**Stored items**

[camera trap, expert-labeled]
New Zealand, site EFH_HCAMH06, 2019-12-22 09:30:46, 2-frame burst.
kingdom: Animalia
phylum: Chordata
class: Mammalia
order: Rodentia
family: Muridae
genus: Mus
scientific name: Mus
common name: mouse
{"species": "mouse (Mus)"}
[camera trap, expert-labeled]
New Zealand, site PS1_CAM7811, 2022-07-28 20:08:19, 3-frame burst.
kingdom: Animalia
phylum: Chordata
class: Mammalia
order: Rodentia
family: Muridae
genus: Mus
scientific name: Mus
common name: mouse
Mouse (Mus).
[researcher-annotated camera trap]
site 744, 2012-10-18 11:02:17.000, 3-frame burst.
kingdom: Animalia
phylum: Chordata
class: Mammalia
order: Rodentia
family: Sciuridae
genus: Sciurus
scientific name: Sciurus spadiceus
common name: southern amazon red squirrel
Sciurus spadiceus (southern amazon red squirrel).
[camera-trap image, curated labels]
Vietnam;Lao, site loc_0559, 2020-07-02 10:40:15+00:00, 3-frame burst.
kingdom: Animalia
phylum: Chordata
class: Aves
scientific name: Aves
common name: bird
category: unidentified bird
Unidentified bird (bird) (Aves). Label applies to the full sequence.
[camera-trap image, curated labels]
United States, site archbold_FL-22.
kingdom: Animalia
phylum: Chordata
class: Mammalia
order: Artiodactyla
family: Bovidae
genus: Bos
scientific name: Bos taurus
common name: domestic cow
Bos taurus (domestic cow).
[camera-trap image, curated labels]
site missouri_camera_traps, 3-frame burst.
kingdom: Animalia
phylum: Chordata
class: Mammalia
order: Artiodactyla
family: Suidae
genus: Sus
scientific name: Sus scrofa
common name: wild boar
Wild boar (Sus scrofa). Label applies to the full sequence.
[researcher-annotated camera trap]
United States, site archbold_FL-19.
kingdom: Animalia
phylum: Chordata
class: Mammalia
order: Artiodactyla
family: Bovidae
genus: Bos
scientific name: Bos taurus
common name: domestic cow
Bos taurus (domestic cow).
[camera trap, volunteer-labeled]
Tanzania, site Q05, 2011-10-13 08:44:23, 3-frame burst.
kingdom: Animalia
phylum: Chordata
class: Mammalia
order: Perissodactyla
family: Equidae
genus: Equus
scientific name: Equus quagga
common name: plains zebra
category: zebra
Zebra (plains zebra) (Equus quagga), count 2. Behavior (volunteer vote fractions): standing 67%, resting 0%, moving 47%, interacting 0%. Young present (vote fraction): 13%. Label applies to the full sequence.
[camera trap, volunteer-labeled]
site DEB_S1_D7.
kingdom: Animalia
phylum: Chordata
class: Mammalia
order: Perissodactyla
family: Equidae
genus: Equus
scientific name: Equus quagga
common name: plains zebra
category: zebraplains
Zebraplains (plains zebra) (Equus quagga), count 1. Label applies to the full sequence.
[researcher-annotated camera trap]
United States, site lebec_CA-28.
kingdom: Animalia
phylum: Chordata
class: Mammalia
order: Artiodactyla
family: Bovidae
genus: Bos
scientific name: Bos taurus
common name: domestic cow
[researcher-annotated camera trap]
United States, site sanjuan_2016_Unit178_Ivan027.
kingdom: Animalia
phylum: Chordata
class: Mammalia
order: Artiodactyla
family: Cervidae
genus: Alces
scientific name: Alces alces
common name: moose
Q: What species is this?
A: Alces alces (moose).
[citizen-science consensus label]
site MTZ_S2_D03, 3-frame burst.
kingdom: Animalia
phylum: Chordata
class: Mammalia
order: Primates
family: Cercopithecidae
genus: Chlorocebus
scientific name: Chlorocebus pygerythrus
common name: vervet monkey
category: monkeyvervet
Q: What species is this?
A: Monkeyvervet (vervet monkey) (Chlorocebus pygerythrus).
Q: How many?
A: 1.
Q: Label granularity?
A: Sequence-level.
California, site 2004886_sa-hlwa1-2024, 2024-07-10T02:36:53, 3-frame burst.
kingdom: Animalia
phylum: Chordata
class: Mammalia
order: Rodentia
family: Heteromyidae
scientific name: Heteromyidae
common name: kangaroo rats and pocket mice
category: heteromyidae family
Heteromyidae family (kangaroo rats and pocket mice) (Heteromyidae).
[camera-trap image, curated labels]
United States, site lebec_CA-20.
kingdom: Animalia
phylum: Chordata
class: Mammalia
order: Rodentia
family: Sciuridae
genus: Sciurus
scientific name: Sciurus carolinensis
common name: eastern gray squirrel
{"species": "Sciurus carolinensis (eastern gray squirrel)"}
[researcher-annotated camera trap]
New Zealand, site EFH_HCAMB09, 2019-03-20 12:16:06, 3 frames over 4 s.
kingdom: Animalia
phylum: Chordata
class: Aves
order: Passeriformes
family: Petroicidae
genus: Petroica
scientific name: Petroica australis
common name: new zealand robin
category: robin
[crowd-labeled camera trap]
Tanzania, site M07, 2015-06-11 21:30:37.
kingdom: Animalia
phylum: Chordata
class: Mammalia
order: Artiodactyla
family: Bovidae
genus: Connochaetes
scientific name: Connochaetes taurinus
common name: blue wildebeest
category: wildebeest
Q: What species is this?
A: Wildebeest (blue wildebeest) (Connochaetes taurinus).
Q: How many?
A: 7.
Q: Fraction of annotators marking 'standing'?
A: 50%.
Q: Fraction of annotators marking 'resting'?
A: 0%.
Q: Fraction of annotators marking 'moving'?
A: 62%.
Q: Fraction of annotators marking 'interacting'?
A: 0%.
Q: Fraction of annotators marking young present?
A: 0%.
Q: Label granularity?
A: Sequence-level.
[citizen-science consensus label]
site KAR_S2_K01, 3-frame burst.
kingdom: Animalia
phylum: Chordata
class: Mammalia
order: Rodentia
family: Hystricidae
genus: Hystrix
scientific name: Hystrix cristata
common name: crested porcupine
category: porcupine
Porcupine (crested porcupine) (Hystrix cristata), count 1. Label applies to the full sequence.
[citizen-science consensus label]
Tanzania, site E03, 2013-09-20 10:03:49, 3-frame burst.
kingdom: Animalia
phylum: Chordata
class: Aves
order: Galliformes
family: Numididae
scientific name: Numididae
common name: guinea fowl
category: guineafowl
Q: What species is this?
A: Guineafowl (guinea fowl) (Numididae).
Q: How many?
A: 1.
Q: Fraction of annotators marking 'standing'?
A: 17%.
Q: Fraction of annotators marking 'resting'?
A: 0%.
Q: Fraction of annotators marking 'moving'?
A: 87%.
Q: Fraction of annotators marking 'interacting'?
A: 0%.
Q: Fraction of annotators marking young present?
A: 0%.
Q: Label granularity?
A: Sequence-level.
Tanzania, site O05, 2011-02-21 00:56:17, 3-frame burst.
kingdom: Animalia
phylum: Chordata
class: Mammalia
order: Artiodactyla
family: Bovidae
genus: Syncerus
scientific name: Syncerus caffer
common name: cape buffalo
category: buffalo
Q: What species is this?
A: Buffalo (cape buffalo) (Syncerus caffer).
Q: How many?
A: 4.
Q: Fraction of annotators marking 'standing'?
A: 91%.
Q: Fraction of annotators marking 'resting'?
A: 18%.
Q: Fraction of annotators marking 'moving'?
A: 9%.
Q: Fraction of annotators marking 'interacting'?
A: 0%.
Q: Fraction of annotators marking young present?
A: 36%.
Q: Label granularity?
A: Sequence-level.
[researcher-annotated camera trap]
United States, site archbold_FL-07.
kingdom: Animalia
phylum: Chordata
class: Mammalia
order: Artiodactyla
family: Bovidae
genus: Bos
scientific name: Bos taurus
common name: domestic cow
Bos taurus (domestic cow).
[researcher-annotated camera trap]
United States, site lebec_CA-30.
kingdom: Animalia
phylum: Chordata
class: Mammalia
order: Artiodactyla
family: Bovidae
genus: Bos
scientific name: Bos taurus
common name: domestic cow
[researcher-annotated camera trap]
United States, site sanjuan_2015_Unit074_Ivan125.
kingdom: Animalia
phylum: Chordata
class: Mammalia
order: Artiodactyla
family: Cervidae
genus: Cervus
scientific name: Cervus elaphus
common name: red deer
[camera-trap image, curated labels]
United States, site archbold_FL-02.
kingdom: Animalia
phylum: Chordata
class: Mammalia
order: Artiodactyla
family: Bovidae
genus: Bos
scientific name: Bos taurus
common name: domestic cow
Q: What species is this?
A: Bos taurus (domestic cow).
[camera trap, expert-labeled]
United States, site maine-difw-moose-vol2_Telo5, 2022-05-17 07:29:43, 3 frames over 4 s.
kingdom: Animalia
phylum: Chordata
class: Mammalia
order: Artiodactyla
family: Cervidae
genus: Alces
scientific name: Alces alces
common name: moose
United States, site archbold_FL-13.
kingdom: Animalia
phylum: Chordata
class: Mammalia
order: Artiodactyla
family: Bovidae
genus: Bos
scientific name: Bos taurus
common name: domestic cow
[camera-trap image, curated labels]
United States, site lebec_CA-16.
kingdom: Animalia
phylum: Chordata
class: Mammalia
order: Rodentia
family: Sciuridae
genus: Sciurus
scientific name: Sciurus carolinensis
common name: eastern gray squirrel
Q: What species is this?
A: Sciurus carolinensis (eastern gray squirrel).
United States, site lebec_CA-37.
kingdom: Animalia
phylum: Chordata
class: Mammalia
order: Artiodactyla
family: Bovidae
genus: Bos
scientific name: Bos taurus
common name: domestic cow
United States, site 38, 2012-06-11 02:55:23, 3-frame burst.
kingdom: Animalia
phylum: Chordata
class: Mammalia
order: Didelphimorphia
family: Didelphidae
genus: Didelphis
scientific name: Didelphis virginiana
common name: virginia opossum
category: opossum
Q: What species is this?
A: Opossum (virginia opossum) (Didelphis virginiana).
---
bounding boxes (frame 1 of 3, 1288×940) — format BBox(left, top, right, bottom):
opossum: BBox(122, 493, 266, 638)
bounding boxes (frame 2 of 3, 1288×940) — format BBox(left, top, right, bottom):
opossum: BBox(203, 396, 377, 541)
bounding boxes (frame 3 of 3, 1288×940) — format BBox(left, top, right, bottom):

**Directions for this task**
The lines to copy run from the one containing "order: Didelphimorphia" through the last line above. Copy them exactly and include nothing else.

**Exercise response**
order: Didelphimorphia
family: Didelphidae
genus: Didelphis
scientific name: Didelphis virginiana
common name: virginia opossum
category: opossum
Q: What species is this?
A: Opossum (virginia opossum) (Didelphis virginiana).
---
bounding boxes (frame 1 of 3, 1288×940) — format BBox(left, top, right, bottom):
opossum: BBox(122, 493, 266, 638)
bounding boxes (frame 2 of 3, 1288×940) — format BBox(left, top, right, bottom):
opossum: BBox(203, 396, 377, 541)
bounding boxes (frame 3 of 3, 1288×940) — format BBox(left, top, right, bottom):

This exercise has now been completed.